Extrait du texte

▬▬▬

Il aura fallu attendre la débâcle de la majorité lors des élections municipales et la nomination du nouveau Premier ministre pour tourner la page sur cette querelle sémantique sans grand intérêt et, surtout, pour que le Gouvernement assume enfin, dans le discours tout du moins, son virage idéologique.
Mais, dix mois après les vœux du Président de la République, aucune entreprise n’a encore ressenti le moindre effet de ces annonces. Le pacte de responsabilité, c’est encore pour demain, et le CICE, dans sa version première, n’a pas donné les résultats attendus. La preuve, il coûtera moins cher que prévu, ce dont, pour une fois, il est difficile de se réjouir.
Que de temps perdu pour la France, pour ses entreprises, pour les Français !
Cette histoire-là, nous pouvons justement la retracer dans la comparaison des deux lois de programmation des finances publiques, celle qui a été adoptée à la fin de 2012 et celle que nous examinons aujourd’hui.
Que constatons-nous ? Que le temps passe, que les déficits se creusent, comme la dette, et que les horizons radieux promis en 2012 s’éloignent. L’atteinte de l’équilibre structurel attendra, au mieux, 2016, et le retour à un déficit public sous la barre des 3 % est repoussé à 2017, après un premier report à 2015 négocié avec Bruxelles. Quant à l’atteinte du très hypothétique équilibre de nos finances publiques, il n’est plus envisagé qu’à l’horizon de 2019, autant dire aux calendes grecques !
Voilà où nous en sommes après deux années et demie de présidence Hollande.
Si encore, monsieur le secrétaire d’État, nous avions le sentiment que les objectifs que vous nous proposez aujourd’hui étaient réalistes, nous ne nous en contenterions pas, mais nous serions moins sévères. Mais voilà, nous ne le croyons pas, pas plus que le Haut Conseil des finances publiques ne croit à votre hypothèse de croissance pour 2015, ni à votre capacité à réaliser les 21 milliards d’euros d’économies annoncées, d’ailleurs pas toutes documentées.

▬▬▬

Données fournies
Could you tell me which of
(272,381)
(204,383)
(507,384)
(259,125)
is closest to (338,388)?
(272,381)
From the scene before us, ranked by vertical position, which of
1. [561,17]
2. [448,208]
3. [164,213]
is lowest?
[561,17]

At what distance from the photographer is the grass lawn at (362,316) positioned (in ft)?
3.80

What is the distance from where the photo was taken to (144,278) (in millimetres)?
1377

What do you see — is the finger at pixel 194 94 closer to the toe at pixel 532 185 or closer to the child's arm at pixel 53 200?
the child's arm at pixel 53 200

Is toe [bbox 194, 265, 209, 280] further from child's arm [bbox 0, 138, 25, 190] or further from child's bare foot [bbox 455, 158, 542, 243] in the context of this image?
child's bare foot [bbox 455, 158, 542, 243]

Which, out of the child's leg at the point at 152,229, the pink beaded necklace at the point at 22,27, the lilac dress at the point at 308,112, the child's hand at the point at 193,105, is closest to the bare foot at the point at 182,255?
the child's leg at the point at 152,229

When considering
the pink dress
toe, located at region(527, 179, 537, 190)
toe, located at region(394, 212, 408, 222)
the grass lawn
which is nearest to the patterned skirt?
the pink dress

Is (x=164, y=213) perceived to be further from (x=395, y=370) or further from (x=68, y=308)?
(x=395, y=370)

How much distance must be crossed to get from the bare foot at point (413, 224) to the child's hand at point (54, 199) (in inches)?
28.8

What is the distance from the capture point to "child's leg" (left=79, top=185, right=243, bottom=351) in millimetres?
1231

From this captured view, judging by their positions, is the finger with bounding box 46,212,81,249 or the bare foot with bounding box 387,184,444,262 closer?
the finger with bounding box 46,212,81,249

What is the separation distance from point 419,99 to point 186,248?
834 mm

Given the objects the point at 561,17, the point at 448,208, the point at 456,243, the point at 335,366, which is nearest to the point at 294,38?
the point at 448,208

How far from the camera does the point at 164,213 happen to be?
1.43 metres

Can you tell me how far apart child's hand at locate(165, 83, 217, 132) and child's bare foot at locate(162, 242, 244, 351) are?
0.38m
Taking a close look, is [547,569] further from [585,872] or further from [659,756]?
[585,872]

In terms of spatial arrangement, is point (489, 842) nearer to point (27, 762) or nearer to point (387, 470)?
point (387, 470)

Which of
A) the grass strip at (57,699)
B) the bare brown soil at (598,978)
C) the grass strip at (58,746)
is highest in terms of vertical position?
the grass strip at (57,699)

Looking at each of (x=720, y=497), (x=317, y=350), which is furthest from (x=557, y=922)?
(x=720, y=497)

▬▬▬

Consignes
**a)** Veuillez indiquer si chacune des affirmations suivantes concorde avec l'extrait, en répondant par oui ou non et en citant les mots de l'extrait qui le prouvent : (i) le retour à un déficit public sous la barre des 3 % est repoussé à 2017 ; (ii) le CICE coûtera plus cher que prévu ; (iii) le Haut Conseil des finances publiques croit à l'hypothèse de croissance pour 2015.
**b)** D'après l'extrait, quel montant d'économies a été annoncé ?

Réponses par consigne
**a)**
(i) Oui : « le retour à un déficit public sous la barre des 3 % est repoussé à 2017 ».
(ii) Non : « il coûtera moins cher que prévu ».
(iii) Non : « pas plus que le Haut Conseil des finances publiques ne croit à votre hypothèse de croissance pour 2015 ».

**b)** 21 milliards d'euros.